A view from Dave Trott: Repositioning the competition

Sharry was an 11-year-old schoolgirl in Scotland.

She was due to leave junior school and start senior school.

Her mum took her to get her new school uniform – always a big deal for young girls.

Girls want to have exactly the right clothes, to look perfect for their start among all the other girls.

Sharry’s family weren’t rich, but her mum made sure she looked smart for her first day.

But when she got to her new school, what happened wasn’t what she expected.

The first thing one of the other girls said to her was: "Oh, do you know you’re in the wrong colour?"

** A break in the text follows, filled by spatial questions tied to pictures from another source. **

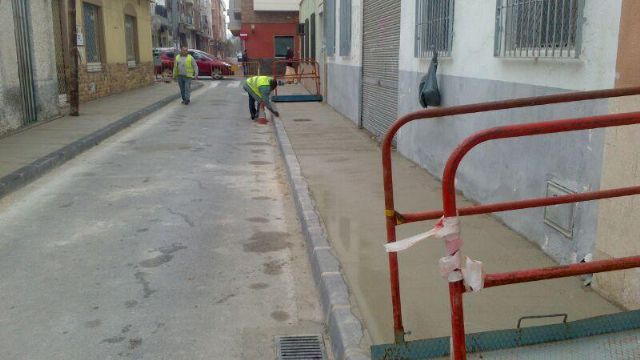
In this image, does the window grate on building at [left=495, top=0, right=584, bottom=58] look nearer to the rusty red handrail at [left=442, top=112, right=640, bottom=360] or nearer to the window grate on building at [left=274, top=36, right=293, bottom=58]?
the rusty red handrail at [left=442, top=112, right=640, bottom=360]

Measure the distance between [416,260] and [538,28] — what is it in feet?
6.84

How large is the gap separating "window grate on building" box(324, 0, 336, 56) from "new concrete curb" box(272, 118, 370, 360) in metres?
9.84

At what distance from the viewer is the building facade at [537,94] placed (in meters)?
3.56

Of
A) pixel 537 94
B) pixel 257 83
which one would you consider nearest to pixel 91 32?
pixel 257 83

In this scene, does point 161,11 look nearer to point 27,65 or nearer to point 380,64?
point 27,65

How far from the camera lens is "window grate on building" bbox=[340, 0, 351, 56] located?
13.3m

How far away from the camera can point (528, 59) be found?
4668mm

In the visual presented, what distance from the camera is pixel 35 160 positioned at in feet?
27.5

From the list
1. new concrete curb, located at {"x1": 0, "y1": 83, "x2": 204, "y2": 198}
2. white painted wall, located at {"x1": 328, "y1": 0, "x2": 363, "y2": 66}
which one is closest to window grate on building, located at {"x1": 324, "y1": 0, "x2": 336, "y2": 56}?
white painted wall, located at {"x1": 328, "y1": 0, "x2": 363, "y2": 66}

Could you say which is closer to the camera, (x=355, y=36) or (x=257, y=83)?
(x=355, y=36)

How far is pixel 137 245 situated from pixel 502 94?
350cm

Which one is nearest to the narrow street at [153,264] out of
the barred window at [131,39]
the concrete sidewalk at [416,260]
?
Result: the concrete sidewalk at [416,260]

What Sharry and her mum hadn’t known was that the school had updated the school uniform.

It was still blue, but a completely different shade of blue. 

Without missing a beat, Sharry said: "Oh, that. Yes, of course I know I’m in a different colour – I saw the other one but I chose this one because I preferred it. It’s much nicer, don’t you think?"

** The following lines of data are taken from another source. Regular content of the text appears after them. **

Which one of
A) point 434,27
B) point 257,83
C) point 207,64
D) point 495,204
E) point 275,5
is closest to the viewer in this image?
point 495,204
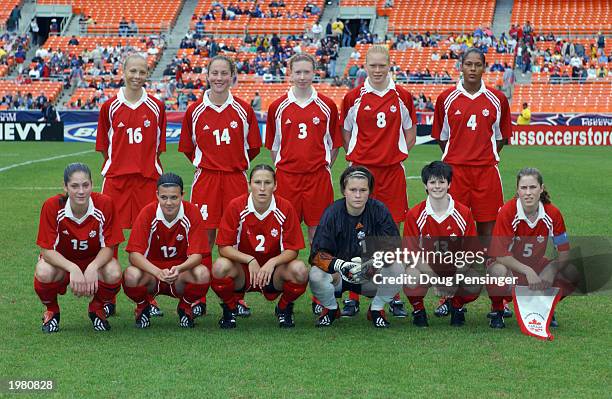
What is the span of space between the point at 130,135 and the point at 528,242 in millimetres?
3007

And the other girl stopped dead – she didn’t know what to say.

She said: "Er… er…"

Because something was happening she hadn’t considered.

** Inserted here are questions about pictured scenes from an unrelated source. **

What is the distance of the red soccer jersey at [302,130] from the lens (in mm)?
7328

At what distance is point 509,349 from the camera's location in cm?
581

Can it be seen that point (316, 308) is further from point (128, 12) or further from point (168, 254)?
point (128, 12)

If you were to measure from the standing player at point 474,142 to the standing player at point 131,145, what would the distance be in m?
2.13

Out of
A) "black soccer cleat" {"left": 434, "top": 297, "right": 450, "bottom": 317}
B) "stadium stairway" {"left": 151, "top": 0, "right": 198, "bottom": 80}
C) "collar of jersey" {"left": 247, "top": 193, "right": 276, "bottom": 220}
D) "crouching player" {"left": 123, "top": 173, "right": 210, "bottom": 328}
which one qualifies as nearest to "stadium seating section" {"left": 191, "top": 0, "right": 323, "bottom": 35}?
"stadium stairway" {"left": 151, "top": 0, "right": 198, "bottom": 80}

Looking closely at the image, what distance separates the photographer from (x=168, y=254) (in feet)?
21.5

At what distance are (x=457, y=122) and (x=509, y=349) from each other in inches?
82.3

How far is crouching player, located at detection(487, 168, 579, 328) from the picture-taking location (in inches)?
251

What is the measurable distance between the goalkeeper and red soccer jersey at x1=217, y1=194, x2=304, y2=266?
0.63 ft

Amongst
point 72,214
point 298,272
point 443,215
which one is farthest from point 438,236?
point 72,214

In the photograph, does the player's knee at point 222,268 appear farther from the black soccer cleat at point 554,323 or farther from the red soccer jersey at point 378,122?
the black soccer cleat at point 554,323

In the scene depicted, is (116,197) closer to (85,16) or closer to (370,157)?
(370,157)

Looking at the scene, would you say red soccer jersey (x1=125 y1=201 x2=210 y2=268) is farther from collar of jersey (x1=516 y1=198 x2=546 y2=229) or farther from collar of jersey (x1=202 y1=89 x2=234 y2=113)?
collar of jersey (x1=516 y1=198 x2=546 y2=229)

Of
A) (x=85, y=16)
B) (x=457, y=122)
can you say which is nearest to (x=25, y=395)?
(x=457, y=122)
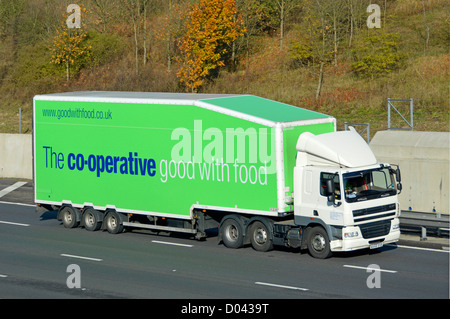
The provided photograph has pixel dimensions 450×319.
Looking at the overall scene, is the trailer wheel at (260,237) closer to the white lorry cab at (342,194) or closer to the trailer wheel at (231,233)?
the trailer wheel at (231,233)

All girls update their blazers as soon as the new one comes out.

It never even occurred to this girl to consider which was better. 

So she had just followed the herd.

Now, suddenly, far from being superior to Sharry by having the right blazer, she realised she’d just reacted unthinkingly.

And Sharry noticed the same reaction all day.

To every girl that mentioned she had the wrong colour blazer, Sharry gave the same answer.

She chose this colour because she preferred it; didn’t they agree it was much nicer?

And every girl had the same reaction.

They didn’t know what to say because they hadn’t considered it.

Sharry immediately went from just another wimpy new girl to someone to be treated with respect.

Someone not afraid to think for herself.

And Sharry had learned one of the most important rules of marketing. 

When you position yourself, you also reposition the competition.  

Sharry had turned a disadvantage into an advantage.

They thought she’d be embarrassed about having the wrong blazer.

But she said she’d compared them and chosen the other one.

She immediately positioned herself as a confident individual.

Which meant she repositioned everyone else as unthinking sheep. 

And, most important, Sharry watched it happening and learned.

She learned it’s all about context.

When you position yourself, you reposition everyone else.

If you are the biggest, they must be smaller.

If you are the fastest, they must be slower.

If you are the cheapest, they must be expensive.

That’s fundamental to any positioning strategy.

Sharry had learned one of the most important lessons in marketing.

So, naturally, when she left school, she took up a career in marketing.

Today, Sharry runs the marketing for one of America’s largest supermarket chains.

It has nearly 800 supermarkets.

That’s more than Asda, or Morrisons, or Aldi, or Lidl have in the UK, and it employs 72,000 people.

Sharry is in the process of positioning it and repositioning the competition.

Just the way she learned when she was 11.